Un banc en noisetier est un choix absolument magnifique et plein de caractère. C’est l’essence même du mobilier de jardin authentique, durable et parfaitement intégré à la nature. Le bois de noisetier (souvent travaillé en branches ou en gaules) apporte immédiatement ce côté « esprit des bois », à la fois rustique, poétique et très graphique.
Voici tout ce qu’il faut savoir pour adopter, fabriquer ou entretenir un banc en noisetier.
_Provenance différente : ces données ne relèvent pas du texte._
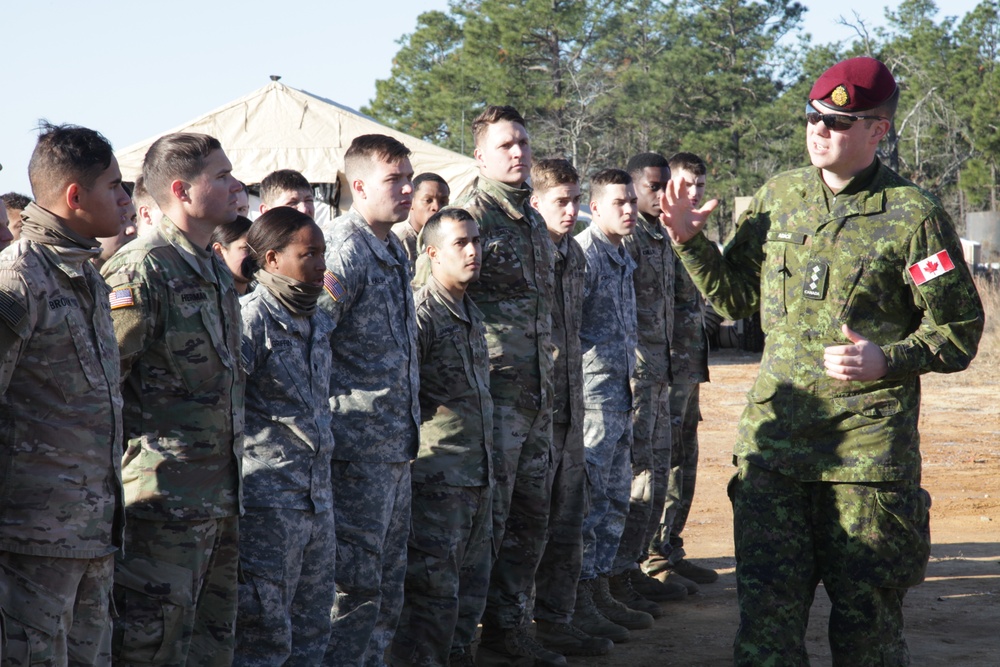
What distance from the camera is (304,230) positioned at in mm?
4121

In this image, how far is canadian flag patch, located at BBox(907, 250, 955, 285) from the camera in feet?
11.8

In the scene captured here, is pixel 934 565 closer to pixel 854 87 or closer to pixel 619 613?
pixel 619 613

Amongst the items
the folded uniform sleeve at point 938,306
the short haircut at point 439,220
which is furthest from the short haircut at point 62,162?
the folded uniform sleeve at point 938,306

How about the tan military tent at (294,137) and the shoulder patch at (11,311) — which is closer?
the shoulder patch at (11,311)

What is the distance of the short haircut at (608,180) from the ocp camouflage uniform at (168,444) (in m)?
3.20

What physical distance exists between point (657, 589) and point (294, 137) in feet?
30.6

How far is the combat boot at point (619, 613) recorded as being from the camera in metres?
5.96

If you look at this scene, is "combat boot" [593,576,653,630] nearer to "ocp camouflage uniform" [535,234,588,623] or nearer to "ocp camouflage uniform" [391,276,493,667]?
"ocp camouflage uniform" [535,234,588,623]

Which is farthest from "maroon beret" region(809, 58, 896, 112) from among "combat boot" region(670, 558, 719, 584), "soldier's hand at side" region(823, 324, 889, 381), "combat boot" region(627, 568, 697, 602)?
"combat boot" region(670, 558, 719, 584)

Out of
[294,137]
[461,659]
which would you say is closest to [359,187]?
[461,659]

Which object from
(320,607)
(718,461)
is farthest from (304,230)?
(718,461)

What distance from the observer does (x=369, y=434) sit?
4.28 meters

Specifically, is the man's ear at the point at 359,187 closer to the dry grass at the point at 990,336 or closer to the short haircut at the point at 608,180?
the short haircut at the point at 608,180

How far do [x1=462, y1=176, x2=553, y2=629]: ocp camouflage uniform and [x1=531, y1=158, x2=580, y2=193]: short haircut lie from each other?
23.6 inches
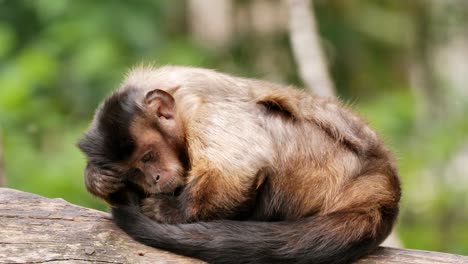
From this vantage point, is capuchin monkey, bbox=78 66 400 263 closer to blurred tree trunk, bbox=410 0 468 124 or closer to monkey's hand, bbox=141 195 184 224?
monkey's hand, bbox=141 195 184 224

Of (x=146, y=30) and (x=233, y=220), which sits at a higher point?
(x=146, y=30)

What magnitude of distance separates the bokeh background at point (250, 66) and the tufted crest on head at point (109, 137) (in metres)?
1.91

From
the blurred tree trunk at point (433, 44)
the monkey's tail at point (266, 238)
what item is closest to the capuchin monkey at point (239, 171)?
the monkey's tail at point (266, 238)

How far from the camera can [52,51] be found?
403 inches

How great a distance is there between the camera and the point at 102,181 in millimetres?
4758

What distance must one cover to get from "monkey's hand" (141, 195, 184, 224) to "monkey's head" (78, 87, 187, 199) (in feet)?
0.21

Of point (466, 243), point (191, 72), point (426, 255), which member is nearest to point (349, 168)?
point (426, 255)

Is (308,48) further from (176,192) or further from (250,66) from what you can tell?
(250,66)

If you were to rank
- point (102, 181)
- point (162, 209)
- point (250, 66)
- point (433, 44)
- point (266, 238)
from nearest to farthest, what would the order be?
1. point (266, 238)
2. point (162, 209)
3. point (102, 181)
4. point (250, 66)
5. point (433, 44)

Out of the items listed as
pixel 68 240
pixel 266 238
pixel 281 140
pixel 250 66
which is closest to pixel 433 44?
pixel 250 66

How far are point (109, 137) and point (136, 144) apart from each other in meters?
0.15

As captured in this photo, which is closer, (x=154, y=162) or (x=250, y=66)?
(x=154, y=162)

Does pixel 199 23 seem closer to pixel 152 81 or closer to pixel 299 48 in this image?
pixel 299 48

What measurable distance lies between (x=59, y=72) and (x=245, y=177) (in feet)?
19.7
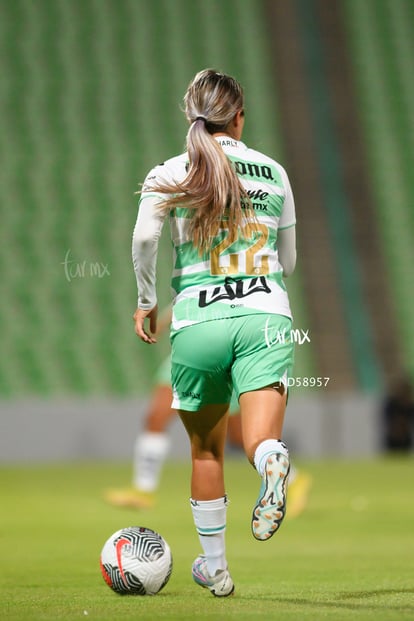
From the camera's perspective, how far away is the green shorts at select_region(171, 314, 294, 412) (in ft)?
14.6

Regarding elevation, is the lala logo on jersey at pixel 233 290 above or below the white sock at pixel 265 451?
above

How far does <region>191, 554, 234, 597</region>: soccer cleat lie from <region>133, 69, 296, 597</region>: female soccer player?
49cm

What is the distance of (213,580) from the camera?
4867 mm

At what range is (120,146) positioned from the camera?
18.2m

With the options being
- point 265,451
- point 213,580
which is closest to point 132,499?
point 213,580

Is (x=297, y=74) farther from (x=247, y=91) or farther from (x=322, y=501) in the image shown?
(x=322, y=501)

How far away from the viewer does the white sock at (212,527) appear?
4.80m

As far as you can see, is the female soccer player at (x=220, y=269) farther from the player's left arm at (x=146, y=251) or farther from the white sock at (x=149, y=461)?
the white sock at (x=149, y=461)

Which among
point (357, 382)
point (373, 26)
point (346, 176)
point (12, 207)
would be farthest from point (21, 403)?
point (373, 26)

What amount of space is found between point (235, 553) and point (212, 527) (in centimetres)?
208

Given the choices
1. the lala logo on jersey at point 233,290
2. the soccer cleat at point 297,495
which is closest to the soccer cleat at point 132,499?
the soccer cleat at point 297,495

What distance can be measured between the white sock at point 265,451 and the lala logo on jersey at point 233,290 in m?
0.55

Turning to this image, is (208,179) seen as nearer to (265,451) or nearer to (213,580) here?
(265,451)

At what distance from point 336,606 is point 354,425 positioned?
1120 cm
Pourquoi choisir le noisetier ?
Le noisetier est un bois très apprécié en vannerie et en petite menuiserie extérieure pour plusieurs raisons :
- Esthétique brute : Son écorce lisse, satinée, aux nuances gris-brun et parsemée de petites lenticelles, offre un visuel unique.
- Flexibilité et robustesse : Les jeunes branches sont très souples (idéales pour des dossiers tressés ou courbés), tandis que les sections plus épaisses deviennent extrêmement rigides et solides pour l’assise et le piétinement.
- Éco-responsable : C’est un bois local, souvent issu de la taille des haies ou du recépage. C’est le roi de la récup’ nature et du circuit court.
3 Idées de styles pour votre banc
Selon votre âme de bricoleur ou l’ambiance de votre espace, plusieurs designs sont possibles :
1. Le style « Brut de forêt » (Le plus accessible en DIY)

- Le principe : Utiliser des rondins épais pour les pieds et une demi-bûche (gros tronc fendu en deux dans la longueur) pour l’assise.
- Le look : Massif, stable, parfait sous un grand arbre ou au milieu d’un massif de plantes vivaces.
2. Le style « Tressé en plessis » (Esprit jardin médiéval)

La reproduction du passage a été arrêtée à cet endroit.